*Supplied text*:
%%
# The Potato Chip Thread



## Wake

Love 'em.

Who else loves them?

For one I really like Lay's 'Do Us A Flavor' campaign.

The 2015 edition gives us promising hints with this article.

Who else is a potato chip aficionado? Neat flavors like *Thanksgiving Stuffing*, *Jalapeno-Wrapped Bacon*, and *Lobster Bisque* please! Share your favorites, and what flavors you'd like to see. 

I like these:












Pogo
sealybobo
Toro
Two Thumbs
OnePercenter
cnm
Sherry
Blackrook
Skull Pilot
Zander
Disir


----------



## JakeStarkey

Wake, this a thread of redemption.

Let no man come between him and his chip.

I like Lay's, particularly Sour Cream or Classic.


----------



## Jackson

For once, we are all in agreement.  I LOVE Lay's.  Any variety.


----------



## Wake

Jackson said:


> For once, we are all in agreement.  I LOVE Lay's.  Any variety.



Including Cappuccino?


----------



## Jackson

Wake said:


> Jackson said:
> 
> 
> 
> For once, we are all in agreement.  I LOVE Lay's.  Any variety.
> 
> 
> 
> 
> Including Cappuccino?
Click to expand...

Haven't even seen that one.  Will have to let you know.


----------



## guno

Cape cod chips, the best


----------



## Wake

I want to see some unique chips.


----------



## guno




----------



## Muhammed

I prefer baked home made potato chips.

For store bought chips I prefer Lay's classic.

As far as flavored chips go, I hate them all. I think they're gross.


----------



## guno




----------



## Toro

I LOVE chips!
%%
*Questions*:
• a. Which Lay's flavors does JakeStarkey particularly like, according to the potato chip thread?
• b. Pull the stretch from "Who else loves" through "like to see." out of the potato chip thread, copying it word for word.

*Extracted information*:
%%
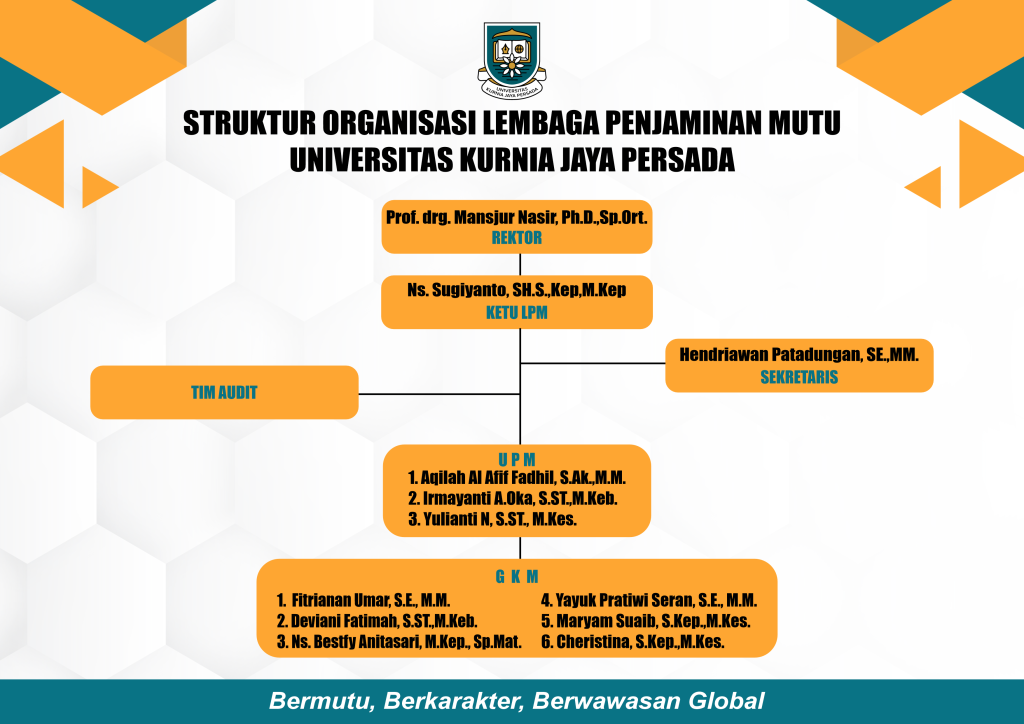 UNIVERSITAS KURNIA JAYA PERSADA

STRUKTUR ORGANISASI LEMBAGA PENJAMINAN MUTU
UNIVERSITAS KURNIA JAYA PERSADA

Prof. drg. Mansjur Nasir, Ph.D.,Sp.Ort.
REKTOR

Ns. Sugiyanto, SH.S.,Kep,M.Kep
KETU LPM

Hendriawan Patadungan, SE.,MM.
SEKRETARIS

TIM AUDIT

U P M
1. Aqilah Al Afif Fadhil, S.Ak.,M.M.
2. Irmayanti A.Oka, S.ST.,M.Keb.
3. Yulianti N, S.ST., M.Kes.

G K M
1. Fitrianan Umar, S.E., M.M.
2. Deviani Fatimah, S.ST.,M.Keb.
3. Ns. Bestfy Anitasari, M.Kep., Sp.Mat.
4. Yayuk Pratiwi Seran, S.E., M.M.
5. Maryam Suaib, S.Kep.,M.Kes.
6. Cheristina, S.Kep.,M.Kes.

Bermutu, Berkarakter, Berwawasan Global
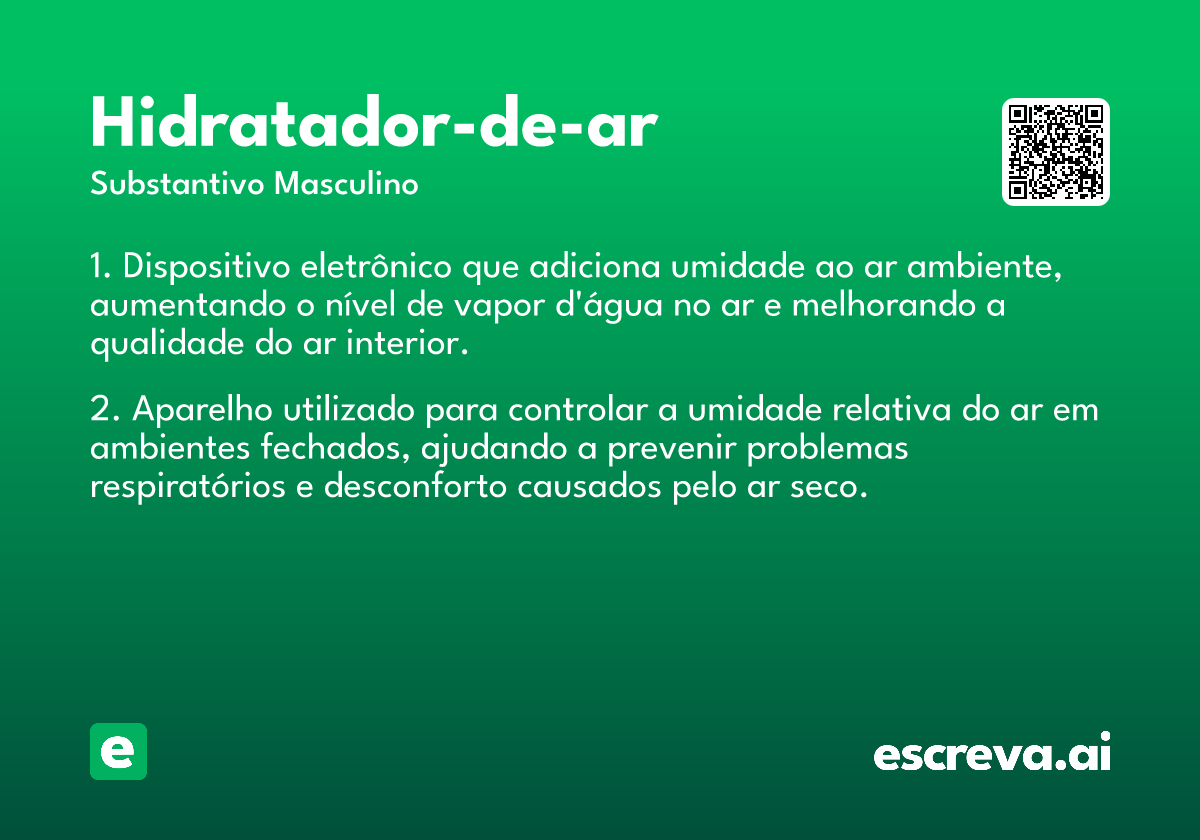 Hidratador-de-ar

Substantivo Masculino

1. Dispositivo eletrônico que adiciona umidade ao ar ambiente, aumentando o nível de vapor d'água no ar e melhorando a qualidade do ar interior.

2. Aparelho utilizado para controlar a umidade relativa do ar em ambientes fechados, ajudando a prevenir problemas respiratórios e desconforto causados pelo ar seco.

e

escreva.ai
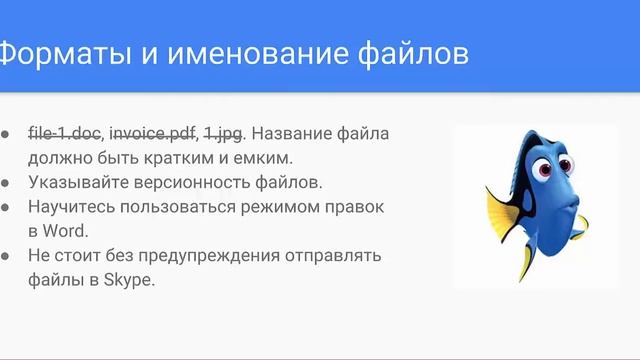 Форматы и именование файлов

● file-1.doc, invoice.pdf, 1.jpg. Название файла должно быть кратким и емким.
● Указывайте версионность файлов.
● Научитесь пользоваться режимом правок в Word.
● Не стоит без предупреждения отправлять файлы в Skype.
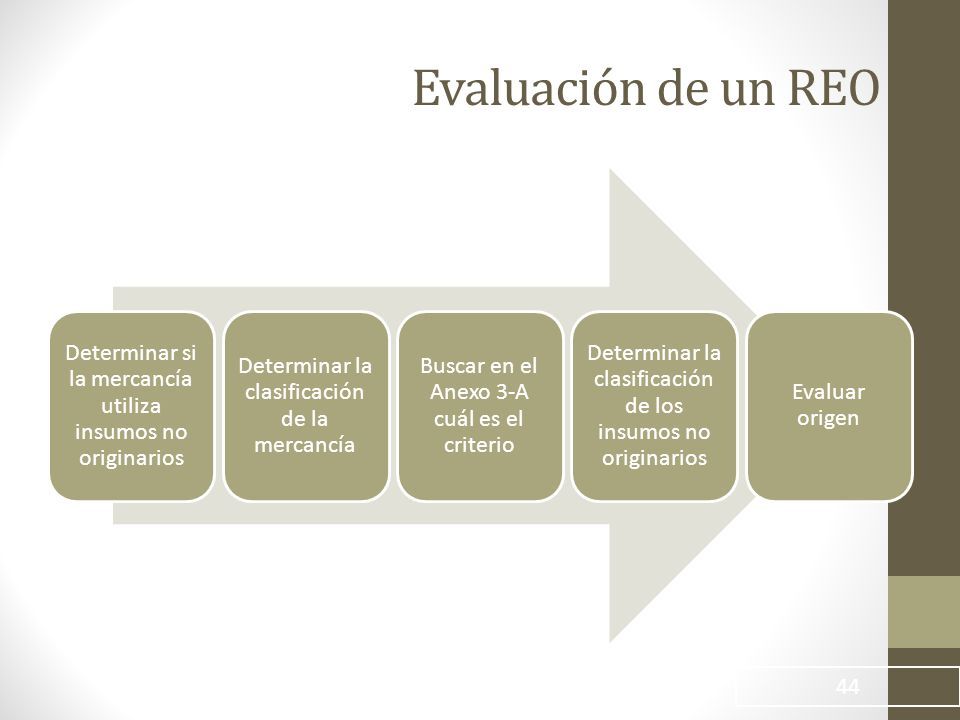 Evaluación de un REO

Determinar si la mercancía utiliza insumos no originarios

Determinar la clasificación de la mercancía

Buscar en el Anexo 3-A cuál es el criterio

Determinar la clasificación de los insumos no originarios

Evaluar origen

44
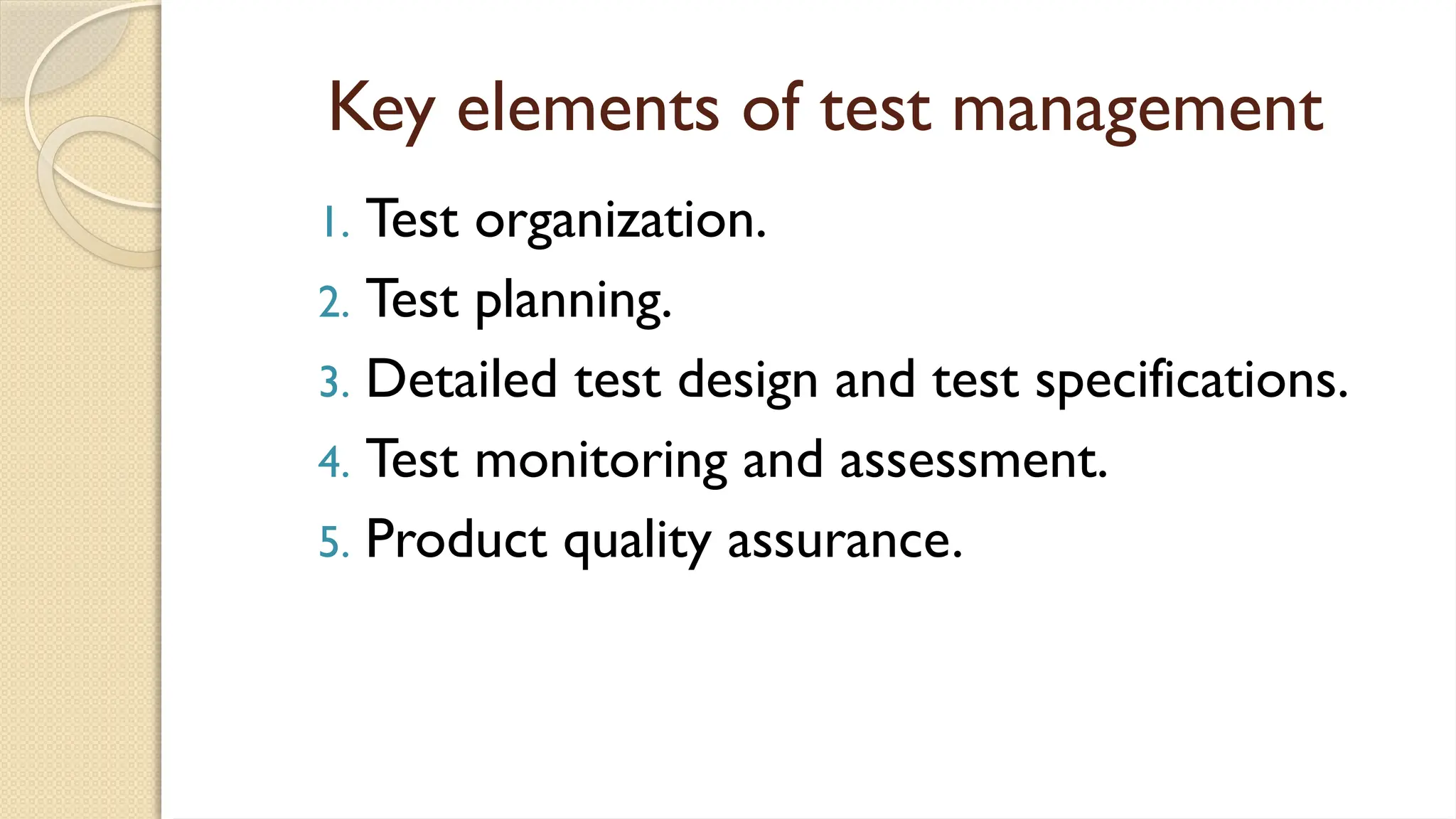 Key elements of test management

1. Test organization.
2. Test planning.
3. Detailed test design and test specifications.
4. Test monitoring and assessment.
5. Product quality assurance.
%%
*Answers by task*:
• a. Sour Cream or Classic.

• b.
Who else loves them?

For one I really like Lay's 'Do Us A Flavor' campaign.

The 2015 edition gives us promising hints with this article.

Who else is a potato chip aficionado? Neat flavors like *Thanksgiving Stuffing*, *Jalapeno-Wrapped Bacon*, and *Lobster Bisque* please! Share your favorites, and what flavors you'd like to see.